• U.S. Patent Law Transition From “First to Invent” to “First to File” - What a Patent Applicant Should Consider Before March 16, 2013
  • February 18, 2013 | Authors: Joe Byrne; Jason M. Hunt; Chris Hussin; Theodore J. Long; Eli Swanson
  • Law Firm: Boardman & Clark LLP - Madison Office
  • Beginning March 16, 2013, U.S. patent law will transition from a “first to invent” patent system to a “first to file” patent system. The current “first to invent” system is intended to award patents to the first person to invent a claimed invention, even if that person is not the first to file. The upcoming “first to file” system, however, will generally award patents to the first inventor to file an application in the U.S. patent office, even when that first inventor to file happens to be a later inventor.

    During the transition from the “first to invent” patent system to the “first to file” patent system, the U.S. patent office will be simultaneously operating under the two different patent systems. Examinable patent applications filed before March 16, 2013 will still be examined by the USPTO under the current “first to invent” system. Examinable patent applications filed on or after March 16, 2013, however, will be subject to the “first to file” system.

    There are several advantages to filing an examinable patent application before March 16, 2013 under the current “first to invent” system.

    The ability to overcome “prior art” during examination based upon an earlier date of invention.

    “Prior art” generally consists of information that is already known by the public, such as prior patents, publications, or commercial products. An applicant who files before March 16, 2013 will still be allowed, in certain circumstances, to overcome certain “prior art” which predates the application filing date, as long as the applicant can establish that the invention was invented before the date of the “prior art.” An applicant who files on or after March 16, 2013, however, will not be entitled to rely on an earlier date of invention, but will instead be limited to an application filing date which is typically after the date if invention.

    A narrower definition of what is considered “prior art” during examination.

    The “first to file” patent system includes a change to the statutory definition of “prior art.” Specifically, applications filed on or after March 16, 2013 will be subject to a broader definition of what constitutes “prior art.” In certain circumstances this may make it more difficult to acquire a patent, as a publication which may not be treated as “prior art” under the “first to invent” patent system may be considered “prior art” under the broader definition provided in the “first to file” patent system. For example, in certain circumstances, “prior art” currently includes information that is “known or used by others” before the date of invention. Beginning on March 16, 2013, “prior art” under the same circumstances will include any information that is “otherwise available to the public” before the filing date, which is typically after the date of invention.

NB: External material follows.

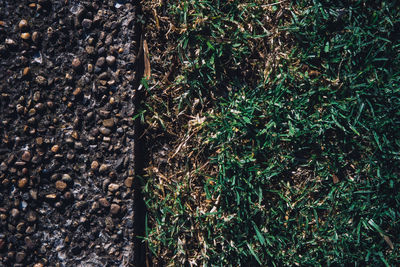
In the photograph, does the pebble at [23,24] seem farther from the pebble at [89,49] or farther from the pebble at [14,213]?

    Increased U.S. Patent Office Fees after March 18, 2013

    On March 19, 2013, a significant revision in fees goes into effect at the U.S. patent office. The basic fees paid to the U.S. patent office by most applicants for filing, searching, and examining a patent application will increase over 25%.

    Conclusion

    In addition to the change to a “first-to-file” patent system, several other changes made to U.S. patent law will affect how patents filed after March 16, 2013 are examined, interpreted, and litigated in the future. These changes will carry with them some uncertainty compared to the existing “first to invent” patent system until the changes are interpreted by the courts.

    Due to the potential advantages of the “first to invent” system, anyone who is contemplating filing for patent protection on an invention should carefully consider whether to file any new patent applications prior to the March 16, 2013 deadline.

    Such consideration should be given to any patent application that could be filed before or after March 16, 2013, including provisional, non-provisional and design patent applications, regardless of whether the application claims priority to another application filed before March 16, 2013.